In Stanhope’s bill the child does not exist; harm to the “pregnancy” is the language. Consequently there can be no separate questioning of the mother’s assailant in respect of the child. The offence is of one character, an offence against the mother. Therefore if the mother is unlawfully injured, even killed, and she is pregnant, with damage to the “pregnancy”, then the usual legal reasoning prevails. The assailant is liable for all the consequences/harm that results.

The perpetrator of an unlawful act does not need to know the value of the vase s/he broke. If a person guilty of dangerous driving could see only the driver as s/he smashed into the other car, would we say s/he is not responsible for the small children strapped in the back because s/he did not know that they were there. This approach is arrant nonsense—

that is the advice that I have received here—

and would not be argued by anyone except for those who place no value on the unborn child.

That is the rub, is it not, Mr Stanhope? You place no value on the unborn. Like Canberra civil libertarians, you are in a cold ideological lockstep with lobbies that would seek to blur the edges of the debate about these very important issues.

In conclusion, I say that Mr Stanhope’s law is weak. Not only that: it is weak law which has been watered down to make it even weaker. Mr Stanhope is stuck on the hardcore ideological point about the question of the living entity. Clearly, he demonstrates that the pregnancy is merely a condition, that it is a material asset, that it is a material add-on, to the woman whom at least he is protecting. The Chief Minister has bent to civil libertarians and quite weakly caved in. Mr Stanhope’s law is at least better than nothing. The opposition will be supporting it today because there is nothing else in place, but it is extremely disappointing. As with his cave-in to civil libertarians on antiterrorism laws, which are therefore the weakest antiterrorism laws in this country, we find that for the same reasons he has thrown in the towel and we are now getting weak law instead of the comprehensive law which is required.

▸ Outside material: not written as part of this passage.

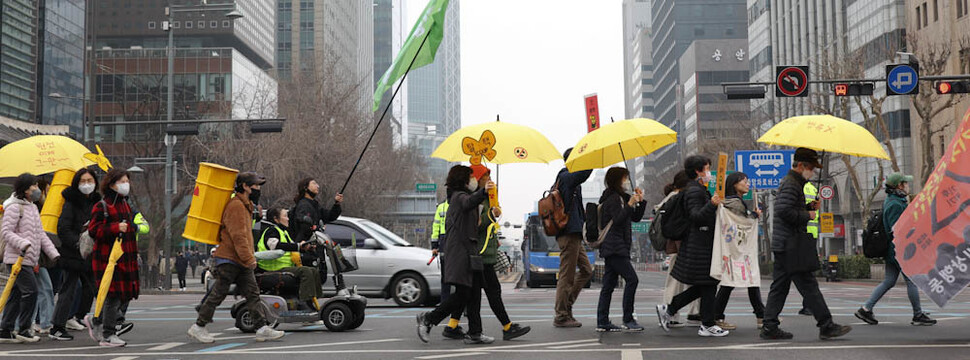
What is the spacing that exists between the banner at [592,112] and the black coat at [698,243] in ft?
5.41

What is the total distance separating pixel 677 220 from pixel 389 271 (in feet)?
26.9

The protection of women in our community is of paramount importance and the protection of pregnant women and their unborn is of paramount importance. The attempts over two years to introduce meaningful law to protect that important component of our society have been wasted. Two opportunities to adopt legislation were thrown away and now we will have in place law which is at least better than nothing but is still weak. It is still weak and we have wasted two years.

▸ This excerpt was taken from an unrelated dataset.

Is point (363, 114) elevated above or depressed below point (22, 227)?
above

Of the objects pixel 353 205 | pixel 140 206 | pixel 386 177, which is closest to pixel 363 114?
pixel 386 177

We will grudgingly support this law. We will seek to amend it to make it strong, to make it more meaningful, but at this point the opposition is crying out that this is law which will have no teeth, this is law which will not provide deterrence at all to offences of assault against a woman and her unborn. It is a shameful law. Given the pressures around the country, a lot more could have been done by the Chief Minister, but he has failed dismally.